A cross-sectional view of the spinal cord reveals gray and white matter. The central gray matter is subdivided into two horns on each side called the ventral (anterior) and dorsal (posterior) horns. The dorsal horns contain projections of the cell bodies of sensory fibers from dorsal root ganglia, and the ventral horn contains motor neurons. The peripheral white matter is subdivided into three columns on each side called anterior, lateral, and posterior columns. The posterior column is further subdivided into tracts: fasciculus gracilis located in the medial posterior column and fasciculus cuneatus located in the lateral posterior column relay touch, vibration, and position sense for T7–S5 dermatome and above T7, respectively. This posterior column ascends ipsilaterally and decussates at the medulla. The anterolateral spinothalamic tract, located peripherally in the lateral column, contains fibers that carry information for pain and temperature (laterally) and touch and pressure (anteriorly). This tract decussates within three segments of their origin and ascends contralaterally to the thalamus. The corticospinal tract is located centrally and posteriorly in the lateral column and carries information for voluntary and reflexive movement.
UMNs are corticospinal neurons originating in the cerebral cortex and synapsing in the anterior horn with LMNs. LMNs originate in the anterior horn of the spinal cord and exit via spinal nerves to target muscles. Damage to UMNs leads to spasticity, while damage to the anterior horn cell or nerve roots (LMNs) leads to decreased muscle tone, absent muscle stretch reflexes, and flaccid paralysis.

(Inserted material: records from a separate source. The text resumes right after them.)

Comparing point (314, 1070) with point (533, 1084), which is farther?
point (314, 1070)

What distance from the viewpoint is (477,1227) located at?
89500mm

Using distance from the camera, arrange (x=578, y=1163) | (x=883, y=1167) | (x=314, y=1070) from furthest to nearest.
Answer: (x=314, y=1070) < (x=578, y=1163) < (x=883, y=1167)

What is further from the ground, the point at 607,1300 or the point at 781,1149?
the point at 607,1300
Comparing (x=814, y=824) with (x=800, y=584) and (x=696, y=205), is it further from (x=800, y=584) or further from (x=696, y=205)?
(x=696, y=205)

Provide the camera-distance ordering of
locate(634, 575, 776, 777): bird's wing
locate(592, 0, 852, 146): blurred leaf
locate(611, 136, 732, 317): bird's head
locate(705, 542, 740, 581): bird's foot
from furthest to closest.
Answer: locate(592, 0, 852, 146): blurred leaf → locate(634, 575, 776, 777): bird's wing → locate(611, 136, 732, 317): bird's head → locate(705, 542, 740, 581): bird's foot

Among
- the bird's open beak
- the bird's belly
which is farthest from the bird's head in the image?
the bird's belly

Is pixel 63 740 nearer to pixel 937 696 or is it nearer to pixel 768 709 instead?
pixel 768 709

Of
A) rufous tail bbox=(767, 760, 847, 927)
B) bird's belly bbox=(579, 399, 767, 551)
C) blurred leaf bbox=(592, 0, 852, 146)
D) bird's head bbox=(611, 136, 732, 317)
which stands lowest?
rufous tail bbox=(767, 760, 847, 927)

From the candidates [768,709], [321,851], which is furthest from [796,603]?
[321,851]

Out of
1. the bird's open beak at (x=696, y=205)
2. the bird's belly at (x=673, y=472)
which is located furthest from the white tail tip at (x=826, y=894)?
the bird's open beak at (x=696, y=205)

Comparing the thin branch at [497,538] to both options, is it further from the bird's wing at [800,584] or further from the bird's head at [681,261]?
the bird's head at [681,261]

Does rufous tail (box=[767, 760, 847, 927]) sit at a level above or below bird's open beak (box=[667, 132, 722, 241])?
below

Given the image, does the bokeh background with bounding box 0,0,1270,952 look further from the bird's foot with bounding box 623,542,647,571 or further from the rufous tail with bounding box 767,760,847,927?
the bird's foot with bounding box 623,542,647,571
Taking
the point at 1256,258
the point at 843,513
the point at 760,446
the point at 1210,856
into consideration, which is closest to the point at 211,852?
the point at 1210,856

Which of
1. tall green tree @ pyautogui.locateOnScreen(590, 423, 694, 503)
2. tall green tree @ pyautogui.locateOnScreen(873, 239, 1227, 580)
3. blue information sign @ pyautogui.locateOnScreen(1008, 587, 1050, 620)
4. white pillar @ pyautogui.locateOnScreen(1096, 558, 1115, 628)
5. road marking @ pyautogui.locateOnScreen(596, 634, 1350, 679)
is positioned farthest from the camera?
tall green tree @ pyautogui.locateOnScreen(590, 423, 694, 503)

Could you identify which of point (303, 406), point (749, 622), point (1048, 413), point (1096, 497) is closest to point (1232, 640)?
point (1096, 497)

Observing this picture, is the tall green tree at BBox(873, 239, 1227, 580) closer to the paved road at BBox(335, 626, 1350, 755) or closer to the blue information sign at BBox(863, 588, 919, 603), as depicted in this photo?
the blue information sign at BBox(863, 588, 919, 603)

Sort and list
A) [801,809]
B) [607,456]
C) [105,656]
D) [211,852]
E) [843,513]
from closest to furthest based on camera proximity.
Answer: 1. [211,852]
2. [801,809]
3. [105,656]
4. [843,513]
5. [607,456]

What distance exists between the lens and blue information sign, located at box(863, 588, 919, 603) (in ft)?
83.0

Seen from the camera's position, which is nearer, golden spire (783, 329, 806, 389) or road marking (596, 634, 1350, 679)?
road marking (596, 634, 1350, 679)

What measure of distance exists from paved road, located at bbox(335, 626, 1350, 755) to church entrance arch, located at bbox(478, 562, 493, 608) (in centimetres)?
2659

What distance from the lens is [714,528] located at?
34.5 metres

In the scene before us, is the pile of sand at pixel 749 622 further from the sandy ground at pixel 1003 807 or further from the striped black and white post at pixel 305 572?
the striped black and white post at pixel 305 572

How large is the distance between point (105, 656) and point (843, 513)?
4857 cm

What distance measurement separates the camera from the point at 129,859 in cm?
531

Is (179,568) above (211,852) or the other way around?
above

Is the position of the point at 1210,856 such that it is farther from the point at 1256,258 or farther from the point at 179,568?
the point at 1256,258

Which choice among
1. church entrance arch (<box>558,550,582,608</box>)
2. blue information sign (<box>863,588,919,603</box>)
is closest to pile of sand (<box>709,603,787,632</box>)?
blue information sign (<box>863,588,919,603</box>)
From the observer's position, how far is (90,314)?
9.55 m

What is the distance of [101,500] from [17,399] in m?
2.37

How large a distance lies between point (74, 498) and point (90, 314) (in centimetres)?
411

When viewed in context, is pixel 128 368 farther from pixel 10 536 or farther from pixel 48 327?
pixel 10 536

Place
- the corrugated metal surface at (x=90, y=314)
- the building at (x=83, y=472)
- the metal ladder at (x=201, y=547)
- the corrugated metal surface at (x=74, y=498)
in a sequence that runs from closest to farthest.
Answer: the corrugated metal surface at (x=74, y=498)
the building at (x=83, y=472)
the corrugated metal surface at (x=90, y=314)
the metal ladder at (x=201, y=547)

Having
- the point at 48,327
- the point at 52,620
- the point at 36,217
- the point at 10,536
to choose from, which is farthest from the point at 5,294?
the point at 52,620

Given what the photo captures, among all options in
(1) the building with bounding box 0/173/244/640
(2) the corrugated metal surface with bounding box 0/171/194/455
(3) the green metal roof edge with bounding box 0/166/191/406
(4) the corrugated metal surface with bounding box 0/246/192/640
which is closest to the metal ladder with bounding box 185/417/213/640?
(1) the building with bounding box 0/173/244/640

A subset of incomplete SCI/D has been grouped by clinical presentation into six SCI syndromes: Brown-Séquard syndrome (BSS), central cord syndrome (CCS), anterior cord syndrome (ACS), posterior cord syndrome (PCS), conus medullaris syndrome (CMS), and cauda equina syndrome (CES). BSS is defined by ipsilateral proprioceptive and motor loss and contralateral pain and temperature sensation loss below the level of the lesion due to injury to the spinal cord in which one side is damaged more than the other. Of all the SCI clinical syndromes, BSS has the best prognosis for ambulation. CSS is characterized by disproportionately more motor impairment of the upper than the lower extremities with varying degrees of neurogenic bowel and bladder and sensory loss below the level of the lesion. It is the most common of the SCI syndromes, usually the result of falls, especially in older individuals with cervical spondylosis who experience a hyperextension injury. ACS is characterized by paralysis and dysesthesia below the level of lesion, with preservation of touch, position, and two-point discrimination. It is associated with flexion injuries or vascular insufficiency produced by occlusion of the anterior spinal artery. PCS is the least common of the SCI clinical syndromes and is characterized by selective injury to the posterior columns, resulting in a loss of proprioceptive and vibratory sense below the level of lesion. CMS is an injury of the sacral cord (conus) and lumbar nerve roots within the spinal canal characterized by a combination of UMN and LMN signs (Table 16.2).